Is new media art strictly Western?

Two scholars with an intercultural approach to new media art will be sharing their methodology with academics and artists alike on June 8.

Substantial Motion Research Network will host Cross-Cultural Roots for Media Practice, a three day discussion-based workshop at Vivo Media Arts Centre. The facilitating scholars Laura Marks and Siying Duan, aim to inspire and enrich the participants’ media projects with their respective understanding of Islamic and Chinese cultural philosophies, history and media art roots.

Non-Western cultural roots of media art

The West has been synthesizing or borrowing influences from all over. There tends to be this ethnocentric thing that happens where the influences get conveniently forgotten,” says Marks. “I find this especially with influences from the Muslim world in Europe during the early modern period”.

Marks, a Ph.D in Visual and Cultural Studies and Grant Strate University Professor, has found that Islamic art specifically set an incredibly strong precedent for digital media art and algorithmic media art. She explains the connection between bureaucratic processes and certain tendencies in digital art, providing an example of Sunnigeometric art being developed synonymously with the art of the Abbasid Caliphate in 9th century Baghdad.

“There’s an idea of proportion in writing and other kinds of iterative and measurement-based arts,” she says. “I had to study the entire history of Islamic art in different regions and also the theology and philosophy and science that was current in those regions when those craftspeople were developing these aesthetics.”

As a result, she published Enfoldment and Infinity: An Islamic Genealogy of New Media Art in 2010, where in depth parallels are drawn, including Sufi intonations of mysticism with the medium of virtual reality.

Duan, Marks’ post-doctoral fellow with a Ph.D. in Art Theory at Shanghai Film Academy, echoes the sentiment of non-Western roots playing a large role in the development of modern art media.

“In my research, I found several exhibitions focusing on Asia and philosophy on Western contemporary art. Especially around the 1960s within the American post-war new forms of artworks; a burdening time for a lot of very different art forms than before. For example, John Cage was inspired by the Book of Change, a classic Chinese philosophical text. He incorporated ideas of change from this book in his music,’ she says.

A cross-cultural approach

Azadeh Emadi, a digital media artist who thinks of pixel as occupying a divine temporality, contacted Marks with a proposition to start a network for scholars and artists interested in the unusual cross-cultural exploration of digital media and philosophy.

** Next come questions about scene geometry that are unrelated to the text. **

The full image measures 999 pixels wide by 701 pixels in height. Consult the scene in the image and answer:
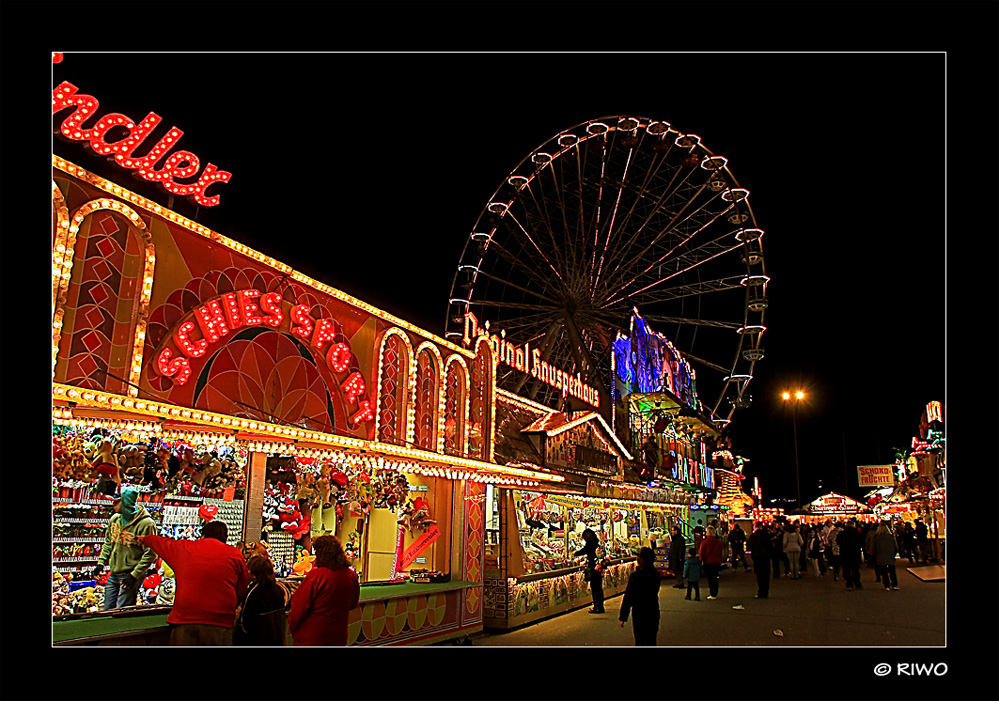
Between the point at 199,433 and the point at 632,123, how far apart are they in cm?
1501

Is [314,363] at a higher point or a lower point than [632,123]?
lower

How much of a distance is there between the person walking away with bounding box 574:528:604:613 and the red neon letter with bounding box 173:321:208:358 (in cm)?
817

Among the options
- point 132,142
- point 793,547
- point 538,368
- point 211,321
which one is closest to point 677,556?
point 793,547

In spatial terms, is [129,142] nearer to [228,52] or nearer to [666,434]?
[228,52]

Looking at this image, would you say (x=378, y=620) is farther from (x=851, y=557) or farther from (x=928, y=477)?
(x=928, y=477)

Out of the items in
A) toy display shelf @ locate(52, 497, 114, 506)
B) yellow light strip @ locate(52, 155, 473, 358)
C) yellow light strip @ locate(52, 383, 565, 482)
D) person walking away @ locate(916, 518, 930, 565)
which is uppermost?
yellow light strip @ locate(52, 155, 473, 358)

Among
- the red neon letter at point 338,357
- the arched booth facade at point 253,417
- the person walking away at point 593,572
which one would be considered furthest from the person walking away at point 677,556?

Gemini, by Nakkaş Osman, from the Ottoman Matali’ al-sa’ada (Book of Felicity, 1582) showing influence of planets on personalities. | Photo courtesy Laura Marks

Marks and Emadi formed Substantial Motion Research Network, which not only opens up this exploration to Islamic digital connection, but also to other people looking at approaching digital media from other cultural points of view. They develop and share methods, tools and bibliographies that people can use while hosting an online platform for collaboration.

Duan began completing research under Marks’ supervision as her postdoctoral fellow after resonating with the cultural approach Marks used in her research into new media.

“I’m trying to introduce and compile theories in this area and try to introduce them to Chinese readers in the academic world,” says Duan.

The two are eager to collaborate because of their shared interest in bringing various cultural influences to new media art. Marks describes that there is interesting cultural traffic between China and the Muslim world, further connecting their work together. Duan and Marks, with Emadi included via video conferencing, will represent Substantial Motion Research Network in delivering their methodology in an intimate workshop setting.

The workshop

Marks explains that the workshop itself will be driven by what the participants are working on. Some will be doing scholarly research and others, art-making.

“I’ll give an overview of the steps that I suggest for how to go about deepening the non-Western roots of media practice, starting with the connections that can really be proven historically,” says Marks.

She seeks to inspire the participants to fabulate by inventing influences if none can necessarily be proven, referring to the whole process as an important anti-colonial or de-Westernizing strategy.

“In addition to methodology, we encourage people to think beyond already taken for granted ideas with new media and digital art. The first step is to acknowledge the possibility of using what they already have to incorporate their interest in other cultures, or of their own. To broaden their attitude towards these mediums by experimenting and bringing in other cultures to their own creation. It’s a discourse, a way of thinking,” says Duan.

Marks wants people to understand that media is not necessarily nor exclusively Western. To have a limited point of view about media would be to miss the potential of other mediums, she says.